Most people will agree that we have degenerated into a world of instant gratification. Almost everything we desire can be had in an instant.

If you want to be entertained, simply press your TV remote or play music on your iPod. If you're feeling hungry, just pop a pre-packed food into the microwave or call a fast food delivery.

It's great to have everything on a whim. It makes life easier and more fun. But in the world of finance, this so-called culture of convenience has some downsides.

More often, consumers take the quick and easy route in satisfying themselves. If they want the latest tablet and their bank account is running low, they simply swipe their credit card. So now we see a lot of people who flaunt their house and lot, expensive home appliances and glitzy cars that are technically owned by the bank.

The landmark marshmallow and cookie tests conducted several years ago in the US have imparted some valuable lessons about how instant gratification can affect our finances.

In the late 1960s and early 1970s, Stanford professor Walter Mischel put some pre-school children to a test, using marshmallows and cookies. Each child was left alone in a room with a mouth-watering marshmallow or a delicious cookie.

Struggle to resist

They were told that if they could hold off on the temptation to eat for several minutes, they would get one more. Some of the kids struggled hard to resist, while the others gobbled up the enticing confection even before the time was up.

A follow-up study revealed that the children's ability to delay gratification or lack thereof correlates significantly with their academic performance and success later in life.

Many years after the tests were conducted, Mischel and his colleagues revisited the same children and found that those who patiently waited for the treat fared better than the marshmallow or cookie grabbers. They grew up to be optimistic, self-motivated and had the ability to wait for pleasure in order to pursue long-term goals.

The results of the follow-up study, released only last year, indicated that the impatient ones lacked self-control and suffered low self-esteem. They also often had lower scores in the standardised test for college admission.

Willpower test

This test of willpower clearly shows that people's natural tendencies to either wait or succumb to instant gratification are likely to continue into adulthood. It doesn't mean, however, that if you were impatient when you were small, you're doomed to a bad life.

There are several lessons from the marshmallow and cookie tests that we can apply into the way we manage our finances.

• The children who waited patiently ended up enjoying two marshmallows or cookies, while those who did not exercise self-control forfeited the promised reward.
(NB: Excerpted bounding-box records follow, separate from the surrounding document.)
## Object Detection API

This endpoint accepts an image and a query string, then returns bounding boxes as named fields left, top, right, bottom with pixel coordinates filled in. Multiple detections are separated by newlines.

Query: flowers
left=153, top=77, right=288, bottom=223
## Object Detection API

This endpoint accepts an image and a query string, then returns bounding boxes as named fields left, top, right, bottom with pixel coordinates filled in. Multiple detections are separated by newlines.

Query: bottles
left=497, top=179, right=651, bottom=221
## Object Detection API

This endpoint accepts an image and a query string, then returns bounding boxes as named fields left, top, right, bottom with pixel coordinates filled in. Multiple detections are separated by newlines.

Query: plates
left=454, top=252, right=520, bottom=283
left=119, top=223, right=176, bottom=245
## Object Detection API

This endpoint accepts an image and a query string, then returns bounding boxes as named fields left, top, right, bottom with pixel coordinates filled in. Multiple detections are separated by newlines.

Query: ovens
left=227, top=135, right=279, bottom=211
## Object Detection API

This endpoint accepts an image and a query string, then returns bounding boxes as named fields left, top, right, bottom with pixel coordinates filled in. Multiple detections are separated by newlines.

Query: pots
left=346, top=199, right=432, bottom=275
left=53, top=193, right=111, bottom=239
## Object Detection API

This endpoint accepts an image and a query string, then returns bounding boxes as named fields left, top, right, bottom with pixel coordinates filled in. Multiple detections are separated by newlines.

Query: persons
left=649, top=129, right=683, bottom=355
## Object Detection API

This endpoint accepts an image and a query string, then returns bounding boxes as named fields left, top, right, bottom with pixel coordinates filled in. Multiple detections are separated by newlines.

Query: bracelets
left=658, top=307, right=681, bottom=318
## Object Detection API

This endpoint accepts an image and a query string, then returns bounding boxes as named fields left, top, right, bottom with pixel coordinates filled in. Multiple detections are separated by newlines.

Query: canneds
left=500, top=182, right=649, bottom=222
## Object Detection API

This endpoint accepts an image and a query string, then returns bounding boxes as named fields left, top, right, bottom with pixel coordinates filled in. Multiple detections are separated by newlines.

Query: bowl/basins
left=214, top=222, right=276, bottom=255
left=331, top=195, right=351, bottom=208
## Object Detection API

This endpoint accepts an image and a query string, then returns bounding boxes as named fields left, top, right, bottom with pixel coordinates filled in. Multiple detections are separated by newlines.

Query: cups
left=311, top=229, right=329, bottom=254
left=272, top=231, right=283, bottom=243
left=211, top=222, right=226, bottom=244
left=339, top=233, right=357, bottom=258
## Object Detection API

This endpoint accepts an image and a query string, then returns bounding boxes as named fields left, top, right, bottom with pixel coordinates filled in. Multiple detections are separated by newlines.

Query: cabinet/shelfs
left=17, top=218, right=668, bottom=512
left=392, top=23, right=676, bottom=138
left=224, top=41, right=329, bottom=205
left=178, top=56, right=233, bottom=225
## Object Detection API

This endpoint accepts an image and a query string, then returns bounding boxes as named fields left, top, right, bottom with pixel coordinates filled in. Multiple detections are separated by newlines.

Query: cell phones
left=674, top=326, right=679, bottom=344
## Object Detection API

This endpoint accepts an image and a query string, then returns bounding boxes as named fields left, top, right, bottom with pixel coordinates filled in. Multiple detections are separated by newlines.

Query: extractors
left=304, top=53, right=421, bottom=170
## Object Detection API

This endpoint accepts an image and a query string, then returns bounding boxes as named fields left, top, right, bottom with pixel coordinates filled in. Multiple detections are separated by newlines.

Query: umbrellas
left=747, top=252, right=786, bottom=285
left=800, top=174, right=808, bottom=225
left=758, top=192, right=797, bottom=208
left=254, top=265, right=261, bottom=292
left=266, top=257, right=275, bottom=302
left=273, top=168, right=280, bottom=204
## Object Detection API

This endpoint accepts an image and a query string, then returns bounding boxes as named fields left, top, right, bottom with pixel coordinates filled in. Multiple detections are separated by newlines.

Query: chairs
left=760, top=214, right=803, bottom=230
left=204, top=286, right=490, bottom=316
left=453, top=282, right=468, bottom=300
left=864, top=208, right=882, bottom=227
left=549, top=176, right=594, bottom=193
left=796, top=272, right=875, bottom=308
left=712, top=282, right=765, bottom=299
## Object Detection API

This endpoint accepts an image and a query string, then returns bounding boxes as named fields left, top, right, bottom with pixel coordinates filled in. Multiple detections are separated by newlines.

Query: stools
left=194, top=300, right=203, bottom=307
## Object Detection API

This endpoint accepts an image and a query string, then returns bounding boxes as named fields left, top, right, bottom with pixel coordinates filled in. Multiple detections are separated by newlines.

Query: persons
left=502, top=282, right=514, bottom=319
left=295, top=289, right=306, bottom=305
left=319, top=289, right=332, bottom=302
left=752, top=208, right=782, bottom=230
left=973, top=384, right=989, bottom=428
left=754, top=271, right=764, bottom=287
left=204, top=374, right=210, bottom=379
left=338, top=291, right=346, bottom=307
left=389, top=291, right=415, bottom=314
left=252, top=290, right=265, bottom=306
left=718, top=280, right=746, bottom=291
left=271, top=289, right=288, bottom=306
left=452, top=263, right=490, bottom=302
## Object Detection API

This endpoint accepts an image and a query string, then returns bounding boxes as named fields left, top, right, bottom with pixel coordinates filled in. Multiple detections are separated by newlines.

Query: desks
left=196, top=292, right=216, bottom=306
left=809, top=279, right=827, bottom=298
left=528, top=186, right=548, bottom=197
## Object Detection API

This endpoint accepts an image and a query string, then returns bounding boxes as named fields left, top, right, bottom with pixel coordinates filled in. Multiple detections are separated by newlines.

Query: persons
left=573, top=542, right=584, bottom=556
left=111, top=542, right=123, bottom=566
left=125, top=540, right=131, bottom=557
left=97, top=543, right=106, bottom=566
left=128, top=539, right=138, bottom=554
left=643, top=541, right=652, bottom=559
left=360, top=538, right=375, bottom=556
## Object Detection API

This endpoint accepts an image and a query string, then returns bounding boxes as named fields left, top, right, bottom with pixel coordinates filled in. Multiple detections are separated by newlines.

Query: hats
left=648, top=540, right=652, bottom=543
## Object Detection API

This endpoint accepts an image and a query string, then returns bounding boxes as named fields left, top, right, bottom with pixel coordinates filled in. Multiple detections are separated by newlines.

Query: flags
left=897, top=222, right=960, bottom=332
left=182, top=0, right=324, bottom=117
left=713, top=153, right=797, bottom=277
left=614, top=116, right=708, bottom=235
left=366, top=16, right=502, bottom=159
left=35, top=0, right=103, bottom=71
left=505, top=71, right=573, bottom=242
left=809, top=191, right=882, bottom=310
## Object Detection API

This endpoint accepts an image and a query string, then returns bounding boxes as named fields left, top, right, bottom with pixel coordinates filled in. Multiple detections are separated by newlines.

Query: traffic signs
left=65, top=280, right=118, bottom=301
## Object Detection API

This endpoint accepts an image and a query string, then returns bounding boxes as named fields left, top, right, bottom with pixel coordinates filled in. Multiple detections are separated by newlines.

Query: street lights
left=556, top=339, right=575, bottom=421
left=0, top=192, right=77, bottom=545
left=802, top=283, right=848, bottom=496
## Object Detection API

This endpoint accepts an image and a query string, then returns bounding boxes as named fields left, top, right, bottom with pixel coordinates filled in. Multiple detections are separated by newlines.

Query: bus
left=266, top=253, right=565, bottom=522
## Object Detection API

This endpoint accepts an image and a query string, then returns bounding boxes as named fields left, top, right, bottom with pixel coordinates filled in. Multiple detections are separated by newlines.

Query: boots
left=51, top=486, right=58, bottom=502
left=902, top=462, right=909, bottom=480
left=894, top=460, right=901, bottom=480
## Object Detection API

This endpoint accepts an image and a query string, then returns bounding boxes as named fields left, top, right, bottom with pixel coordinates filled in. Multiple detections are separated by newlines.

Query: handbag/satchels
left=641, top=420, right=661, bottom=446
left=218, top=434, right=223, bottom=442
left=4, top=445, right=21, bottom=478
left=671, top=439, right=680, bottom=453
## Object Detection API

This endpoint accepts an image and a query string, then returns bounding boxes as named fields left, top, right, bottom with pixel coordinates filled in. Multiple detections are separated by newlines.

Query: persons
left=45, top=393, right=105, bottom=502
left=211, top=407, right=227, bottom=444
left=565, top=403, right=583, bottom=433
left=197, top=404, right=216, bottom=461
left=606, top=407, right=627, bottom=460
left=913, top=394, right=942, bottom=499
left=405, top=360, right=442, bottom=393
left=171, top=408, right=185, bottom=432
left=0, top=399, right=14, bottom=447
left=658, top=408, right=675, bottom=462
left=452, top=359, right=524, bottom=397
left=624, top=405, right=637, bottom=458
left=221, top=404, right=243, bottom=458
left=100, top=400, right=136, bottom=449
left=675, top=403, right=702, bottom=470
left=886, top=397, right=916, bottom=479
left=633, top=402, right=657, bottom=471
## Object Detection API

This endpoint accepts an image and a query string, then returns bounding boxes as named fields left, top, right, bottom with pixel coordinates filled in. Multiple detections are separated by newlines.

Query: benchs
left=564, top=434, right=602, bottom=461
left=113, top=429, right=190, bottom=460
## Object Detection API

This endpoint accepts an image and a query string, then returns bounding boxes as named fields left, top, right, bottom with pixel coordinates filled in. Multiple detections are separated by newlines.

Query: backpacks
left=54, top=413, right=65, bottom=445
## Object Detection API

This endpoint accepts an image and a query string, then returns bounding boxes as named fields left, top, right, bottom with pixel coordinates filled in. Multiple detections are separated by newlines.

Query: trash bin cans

In the age of consumerism, it's very easy to fall into the temptation of buying all the things you want today. Instead of spending your money now, invest it wisely. The longer you wait for it to grow, the more rewards you will reap.

• Resisting the urge to eat the delectable treat was a difficult battle for the kids. Some of them started kicking the table or covering their eyes with their hands. Staring miserably at the marshmallow won't help, so if you don't want to get tempted, stay away. Stop thinking about the gadget your friends have been crazy about or take a distance from your buddies who love to show off their money. Start a new hobby, read a book or learn a new skill to keep yourself busy.

• The impatient kids who got only one treat were obviously not as happy as the ones who earned their reward. Don't grab that pair of designer shoes right away. Wait until you have enough cash to pay for it. You'll appreciate the reward of not having to worry about repaying your credit card bill.